Irish Examiner View: Legal system must work in 21st century

Courts tackle backlog of cases
Irish Examiner View: Legal system must work in 21st century
The bill will introduce remote hearings in civil proceedings and allow for electronic filing of documents in civil matters.

The Cabinet has approved legislation that will help the courts clear a backlog of cases resulting from the Covid-19 lockdown. The Civil Law and Criminal Law (Miscellaneous Provisions) Bill 2020, brought in by Justice Minister Helen McEntee, will also expand the use of video links in criminal and civil proceedings. It will introduce remote hearings in civil proceedings and allow for electronic filing of documents in civil matters.

These changes were long overdue but it is extraordinary that it has taken a pandemic to drag our outdated legal system into the 21st century. Indeed, Chief Justice Frank Clarke spoke on Tuesday of modernisation being forced on the courts by the pandemic. Launching the Courts Service 2019 annual report, he said the Courts Service has had to fit five years of modernisation into five months.

The effects of the Covid-19 pandemic has drastically altered how the courts have carried out its duties in recent months, leading the Chief Justice to declare: “2019 seems like a different time and will be used as a benchmark for how courts were before the pandemic.” Given that changes are being made in a very limited way, focus should now shift to a broader canvas and attention given to the overriding need for a complete overhaul of our legal system, both at court and practitioner level. Restrictive rules and practices dating from the 19th century have no relevance in a modern democracy, yet they persist.

Dessie O’Malley, the former justice minister and founder of the Progressive Democrats, has often bemoaned the slow progress of change, famously lampooning court dress and practices in an Irish Times polemic in 2011: “Titles inherited from a monarchy of occupation and Gilbert & Sullivan-style fancy dress may create an air of awe and mystery in less sophisticated witnesses and litigants but they hardly serve a valid purpose in this society.” With Brexit looming, we should also ponder whether our inherited Common Law system is fit for purpose. Among those giving this question serious thought is EU advocate general Gerard Hogan who says Brexit may rupture Anglo-Irish legal ties. Speaking last year at the EU Bar Association’s annual conference in Dublin, the former High Court judge forecast that there would be “very significant pressure” on the State to become part of a homogenous system of civil law over the next 10-15 years that would be “very difficult, if not impossible, for us to stay out of”.

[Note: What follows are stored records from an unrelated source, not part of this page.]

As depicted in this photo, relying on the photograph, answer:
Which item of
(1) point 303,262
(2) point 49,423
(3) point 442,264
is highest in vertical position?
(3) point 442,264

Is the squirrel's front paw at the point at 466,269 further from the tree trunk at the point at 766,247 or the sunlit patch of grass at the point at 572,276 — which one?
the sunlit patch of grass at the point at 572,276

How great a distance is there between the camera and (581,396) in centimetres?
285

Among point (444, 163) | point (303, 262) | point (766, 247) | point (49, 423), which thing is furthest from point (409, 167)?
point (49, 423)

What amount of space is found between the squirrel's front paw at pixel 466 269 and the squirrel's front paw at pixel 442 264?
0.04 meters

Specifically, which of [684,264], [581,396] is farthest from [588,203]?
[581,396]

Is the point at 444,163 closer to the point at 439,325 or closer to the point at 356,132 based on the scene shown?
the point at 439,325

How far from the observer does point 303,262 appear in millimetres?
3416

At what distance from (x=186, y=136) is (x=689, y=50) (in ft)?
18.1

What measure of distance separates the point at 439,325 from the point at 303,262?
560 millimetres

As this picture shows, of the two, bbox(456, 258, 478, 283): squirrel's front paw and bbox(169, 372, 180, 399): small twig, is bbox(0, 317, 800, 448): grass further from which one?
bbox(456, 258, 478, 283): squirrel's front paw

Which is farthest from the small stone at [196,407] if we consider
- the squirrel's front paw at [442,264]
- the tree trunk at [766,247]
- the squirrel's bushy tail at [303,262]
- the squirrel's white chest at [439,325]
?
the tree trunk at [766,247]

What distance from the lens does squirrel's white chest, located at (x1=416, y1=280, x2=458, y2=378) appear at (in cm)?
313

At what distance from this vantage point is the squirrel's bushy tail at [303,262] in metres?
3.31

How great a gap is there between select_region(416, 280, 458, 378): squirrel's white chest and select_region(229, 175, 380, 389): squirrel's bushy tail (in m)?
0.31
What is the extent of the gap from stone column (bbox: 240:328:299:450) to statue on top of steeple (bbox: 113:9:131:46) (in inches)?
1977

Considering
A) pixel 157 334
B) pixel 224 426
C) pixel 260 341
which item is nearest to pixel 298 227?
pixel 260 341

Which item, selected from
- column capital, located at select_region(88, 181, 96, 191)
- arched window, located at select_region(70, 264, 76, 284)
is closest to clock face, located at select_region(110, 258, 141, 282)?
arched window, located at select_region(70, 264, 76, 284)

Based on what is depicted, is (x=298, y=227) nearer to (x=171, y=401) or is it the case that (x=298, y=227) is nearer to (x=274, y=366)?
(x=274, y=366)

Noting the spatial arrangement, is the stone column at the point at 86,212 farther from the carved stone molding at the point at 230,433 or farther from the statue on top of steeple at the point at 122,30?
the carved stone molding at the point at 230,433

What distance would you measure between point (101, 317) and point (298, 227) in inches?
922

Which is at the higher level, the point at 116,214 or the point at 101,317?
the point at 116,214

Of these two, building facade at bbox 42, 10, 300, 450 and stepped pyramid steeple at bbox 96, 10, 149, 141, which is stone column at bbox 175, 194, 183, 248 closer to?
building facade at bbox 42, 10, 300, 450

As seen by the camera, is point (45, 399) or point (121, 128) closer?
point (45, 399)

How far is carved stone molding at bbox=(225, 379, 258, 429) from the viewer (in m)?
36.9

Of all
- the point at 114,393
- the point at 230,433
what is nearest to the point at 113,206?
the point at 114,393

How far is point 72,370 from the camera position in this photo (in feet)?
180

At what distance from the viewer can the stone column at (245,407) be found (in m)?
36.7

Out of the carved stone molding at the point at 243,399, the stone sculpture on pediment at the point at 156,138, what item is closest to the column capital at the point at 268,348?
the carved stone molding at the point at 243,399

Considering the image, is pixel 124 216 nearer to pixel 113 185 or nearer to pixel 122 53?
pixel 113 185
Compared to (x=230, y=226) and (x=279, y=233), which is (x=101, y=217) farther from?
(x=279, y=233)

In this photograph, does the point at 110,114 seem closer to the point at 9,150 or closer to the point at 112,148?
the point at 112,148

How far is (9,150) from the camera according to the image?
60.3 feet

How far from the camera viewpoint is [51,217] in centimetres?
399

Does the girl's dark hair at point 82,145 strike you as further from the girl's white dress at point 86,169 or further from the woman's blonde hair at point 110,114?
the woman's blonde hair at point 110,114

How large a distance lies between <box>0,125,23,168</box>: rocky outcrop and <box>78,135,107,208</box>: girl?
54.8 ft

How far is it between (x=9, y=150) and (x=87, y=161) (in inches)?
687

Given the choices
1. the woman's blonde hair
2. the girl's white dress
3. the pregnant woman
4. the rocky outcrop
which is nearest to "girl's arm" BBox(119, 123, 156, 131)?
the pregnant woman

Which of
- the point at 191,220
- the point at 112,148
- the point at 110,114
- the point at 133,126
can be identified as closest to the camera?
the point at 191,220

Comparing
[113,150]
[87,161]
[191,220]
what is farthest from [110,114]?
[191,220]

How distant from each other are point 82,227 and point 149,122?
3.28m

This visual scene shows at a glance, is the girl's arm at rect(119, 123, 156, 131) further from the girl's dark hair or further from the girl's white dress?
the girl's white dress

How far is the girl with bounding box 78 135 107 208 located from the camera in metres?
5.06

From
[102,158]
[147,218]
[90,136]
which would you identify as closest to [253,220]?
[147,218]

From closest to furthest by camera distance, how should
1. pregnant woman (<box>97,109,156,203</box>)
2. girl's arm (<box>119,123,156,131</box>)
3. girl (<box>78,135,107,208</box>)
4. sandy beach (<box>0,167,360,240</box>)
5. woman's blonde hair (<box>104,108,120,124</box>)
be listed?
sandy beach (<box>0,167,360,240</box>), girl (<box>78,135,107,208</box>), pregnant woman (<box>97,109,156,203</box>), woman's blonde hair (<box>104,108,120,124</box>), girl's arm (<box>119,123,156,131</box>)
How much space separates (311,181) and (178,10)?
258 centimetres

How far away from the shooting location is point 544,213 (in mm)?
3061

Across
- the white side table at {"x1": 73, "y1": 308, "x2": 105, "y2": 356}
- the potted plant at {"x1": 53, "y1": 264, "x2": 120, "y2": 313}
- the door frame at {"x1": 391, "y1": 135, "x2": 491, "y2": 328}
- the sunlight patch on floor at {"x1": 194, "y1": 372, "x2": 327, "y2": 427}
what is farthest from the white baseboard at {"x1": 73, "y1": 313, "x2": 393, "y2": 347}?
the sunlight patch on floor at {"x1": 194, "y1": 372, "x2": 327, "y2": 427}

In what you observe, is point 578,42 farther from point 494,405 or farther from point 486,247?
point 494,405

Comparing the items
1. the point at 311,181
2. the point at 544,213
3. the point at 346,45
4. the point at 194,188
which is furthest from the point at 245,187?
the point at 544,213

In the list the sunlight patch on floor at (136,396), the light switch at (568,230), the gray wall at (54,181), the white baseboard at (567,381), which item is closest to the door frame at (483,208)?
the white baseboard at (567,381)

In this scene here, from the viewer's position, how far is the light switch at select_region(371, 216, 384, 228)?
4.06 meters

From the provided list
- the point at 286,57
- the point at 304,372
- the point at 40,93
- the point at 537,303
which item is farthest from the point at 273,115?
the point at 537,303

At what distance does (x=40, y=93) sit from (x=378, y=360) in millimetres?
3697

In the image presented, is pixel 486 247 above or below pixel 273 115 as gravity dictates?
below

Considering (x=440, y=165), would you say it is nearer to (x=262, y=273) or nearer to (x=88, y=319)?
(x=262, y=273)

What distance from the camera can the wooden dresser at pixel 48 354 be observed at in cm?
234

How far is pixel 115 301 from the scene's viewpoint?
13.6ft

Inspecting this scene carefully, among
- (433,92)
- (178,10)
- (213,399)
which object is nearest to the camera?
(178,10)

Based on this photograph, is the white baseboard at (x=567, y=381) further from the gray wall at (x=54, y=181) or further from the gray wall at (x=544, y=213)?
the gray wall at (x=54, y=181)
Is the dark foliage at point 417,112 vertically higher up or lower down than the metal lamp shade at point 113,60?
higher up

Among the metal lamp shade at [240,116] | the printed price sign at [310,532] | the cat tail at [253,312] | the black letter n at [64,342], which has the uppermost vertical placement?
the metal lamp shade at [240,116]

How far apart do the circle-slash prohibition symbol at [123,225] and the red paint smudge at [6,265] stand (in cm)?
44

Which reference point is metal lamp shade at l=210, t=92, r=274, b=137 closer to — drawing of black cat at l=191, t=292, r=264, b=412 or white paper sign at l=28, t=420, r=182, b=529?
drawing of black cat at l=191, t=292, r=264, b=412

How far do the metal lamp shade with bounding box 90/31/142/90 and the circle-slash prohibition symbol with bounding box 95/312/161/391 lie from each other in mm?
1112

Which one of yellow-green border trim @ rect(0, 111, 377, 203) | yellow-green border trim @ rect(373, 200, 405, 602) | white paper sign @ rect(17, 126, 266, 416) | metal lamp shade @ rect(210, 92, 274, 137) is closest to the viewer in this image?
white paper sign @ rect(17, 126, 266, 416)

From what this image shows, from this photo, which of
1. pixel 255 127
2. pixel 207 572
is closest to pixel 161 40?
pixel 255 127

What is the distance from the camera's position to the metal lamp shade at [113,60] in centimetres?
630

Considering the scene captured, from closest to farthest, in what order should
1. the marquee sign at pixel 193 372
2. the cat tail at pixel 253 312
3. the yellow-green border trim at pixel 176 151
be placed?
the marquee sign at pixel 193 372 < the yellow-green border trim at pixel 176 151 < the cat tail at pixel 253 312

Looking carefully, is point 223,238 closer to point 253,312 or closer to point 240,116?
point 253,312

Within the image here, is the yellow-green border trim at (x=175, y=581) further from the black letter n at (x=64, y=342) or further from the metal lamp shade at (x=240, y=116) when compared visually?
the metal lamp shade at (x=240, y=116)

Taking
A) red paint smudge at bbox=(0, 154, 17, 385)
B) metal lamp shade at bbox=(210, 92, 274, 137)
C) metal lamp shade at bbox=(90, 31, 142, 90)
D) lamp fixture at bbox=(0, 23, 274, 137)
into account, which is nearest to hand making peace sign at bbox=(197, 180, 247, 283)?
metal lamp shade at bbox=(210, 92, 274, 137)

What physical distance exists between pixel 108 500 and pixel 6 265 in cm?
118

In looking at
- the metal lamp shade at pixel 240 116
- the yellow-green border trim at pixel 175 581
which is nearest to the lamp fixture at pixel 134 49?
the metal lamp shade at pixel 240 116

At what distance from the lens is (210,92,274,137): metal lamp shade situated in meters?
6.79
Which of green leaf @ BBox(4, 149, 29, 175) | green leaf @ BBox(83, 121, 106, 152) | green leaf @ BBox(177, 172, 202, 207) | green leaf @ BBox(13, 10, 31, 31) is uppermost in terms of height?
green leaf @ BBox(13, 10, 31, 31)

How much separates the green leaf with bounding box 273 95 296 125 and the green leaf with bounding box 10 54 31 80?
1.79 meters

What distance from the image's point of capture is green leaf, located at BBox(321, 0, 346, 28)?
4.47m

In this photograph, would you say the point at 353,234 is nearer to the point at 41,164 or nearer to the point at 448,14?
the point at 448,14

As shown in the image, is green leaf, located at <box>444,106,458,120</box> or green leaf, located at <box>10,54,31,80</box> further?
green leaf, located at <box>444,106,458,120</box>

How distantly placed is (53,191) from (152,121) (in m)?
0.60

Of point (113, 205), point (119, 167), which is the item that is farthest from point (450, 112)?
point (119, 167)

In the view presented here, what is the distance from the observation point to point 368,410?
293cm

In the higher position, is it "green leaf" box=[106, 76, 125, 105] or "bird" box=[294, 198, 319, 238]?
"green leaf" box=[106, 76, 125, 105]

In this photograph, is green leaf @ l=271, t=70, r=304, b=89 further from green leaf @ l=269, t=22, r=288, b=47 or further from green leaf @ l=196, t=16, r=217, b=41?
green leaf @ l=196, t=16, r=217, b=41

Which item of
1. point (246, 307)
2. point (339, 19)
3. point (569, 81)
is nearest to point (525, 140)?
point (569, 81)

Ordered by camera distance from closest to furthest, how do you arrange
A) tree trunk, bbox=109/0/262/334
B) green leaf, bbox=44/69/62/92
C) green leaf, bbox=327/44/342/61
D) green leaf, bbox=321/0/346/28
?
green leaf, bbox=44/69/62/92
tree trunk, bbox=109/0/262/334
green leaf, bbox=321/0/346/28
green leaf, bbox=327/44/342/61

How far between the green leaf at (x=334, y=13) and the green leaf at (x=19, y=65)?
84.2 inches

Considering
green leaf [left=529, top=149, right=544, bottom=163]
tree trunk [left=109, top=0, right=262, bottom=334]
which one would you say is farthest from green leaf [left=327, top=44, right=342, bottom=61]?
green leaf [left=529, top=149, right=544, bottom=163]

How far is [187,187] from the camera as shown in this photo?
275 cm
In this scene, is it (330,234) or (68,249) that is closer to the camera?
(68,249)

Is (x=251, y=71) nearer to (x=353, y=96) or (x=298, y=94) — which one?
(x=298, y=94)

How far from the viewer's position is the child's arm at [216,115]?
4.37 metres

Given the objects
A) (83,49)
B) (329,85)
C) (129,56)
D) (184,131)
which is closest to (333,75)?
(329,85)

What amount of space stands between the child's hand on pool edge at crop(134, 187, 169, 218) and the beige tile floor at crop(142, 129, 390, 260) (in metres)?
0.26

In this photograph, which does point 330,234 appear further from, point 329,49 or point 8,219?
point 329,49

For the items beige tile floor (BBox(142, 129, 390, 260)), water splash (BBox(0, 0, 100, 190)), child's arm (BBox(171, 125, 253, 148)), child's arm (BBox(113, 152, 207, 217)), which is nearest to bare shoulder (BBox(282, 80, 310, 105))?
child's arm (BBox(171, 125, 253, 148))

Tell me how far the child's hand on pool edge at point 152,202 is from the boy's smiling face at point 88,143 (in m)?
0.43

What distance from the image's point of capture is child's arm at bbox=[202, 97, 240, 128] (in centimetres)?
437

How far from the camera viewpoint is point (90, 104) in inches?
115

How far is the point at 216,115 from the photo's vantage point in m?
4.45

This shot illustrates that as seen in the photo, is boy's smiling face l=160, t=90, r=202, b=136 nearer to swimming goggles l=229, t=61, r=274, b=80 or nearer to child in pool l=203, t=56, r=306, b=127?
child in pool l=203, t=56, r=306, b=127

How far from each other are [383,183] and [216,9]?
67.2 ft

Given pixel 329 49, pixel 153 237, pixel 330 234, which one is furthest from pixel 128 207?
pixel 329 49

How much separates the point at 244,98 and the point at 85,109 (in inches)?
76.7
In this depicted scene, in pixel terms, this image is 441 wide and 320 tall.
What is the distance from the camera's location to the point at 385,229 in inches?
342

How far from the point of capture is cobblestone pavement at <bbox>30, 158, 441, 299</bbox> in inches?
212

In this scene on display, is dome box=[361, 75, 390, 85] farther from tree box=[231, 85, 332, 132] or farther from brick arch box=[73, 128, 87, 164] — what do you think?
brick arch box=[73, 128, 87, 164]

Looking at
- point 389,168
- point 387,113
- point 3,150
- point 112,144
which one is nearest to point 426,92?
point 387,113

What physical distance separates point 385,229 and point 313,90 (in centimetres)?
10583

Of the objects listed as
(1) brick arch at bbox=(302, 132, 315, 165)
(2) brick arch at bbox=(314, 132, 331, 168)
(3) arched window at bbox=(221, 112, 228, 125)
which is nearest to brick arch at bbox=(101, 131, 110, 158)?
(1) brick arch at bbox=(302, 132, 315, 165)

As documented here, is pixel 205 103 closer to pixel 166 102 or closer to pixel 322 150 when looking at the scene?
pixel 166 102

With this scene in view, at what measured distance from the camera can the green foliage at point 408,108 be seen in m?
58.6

We had no power over the arrival of Covid-19 but we are managing to control its continued existence. Likewise, we had no power over the decision of the UK electorate to leave the EU but we can control our response to it. The pandemic and Brexit are not just difficulties for us; they are opportunities for change. We should grasp those opportunities.

It is already happening in other areas of life. Many people who are working from home will want to continue to do so, rather than go back to the drudgery of a long commute. Doctors and medical centres are hosting virtual clinics for patients. Why should the legal system be any different?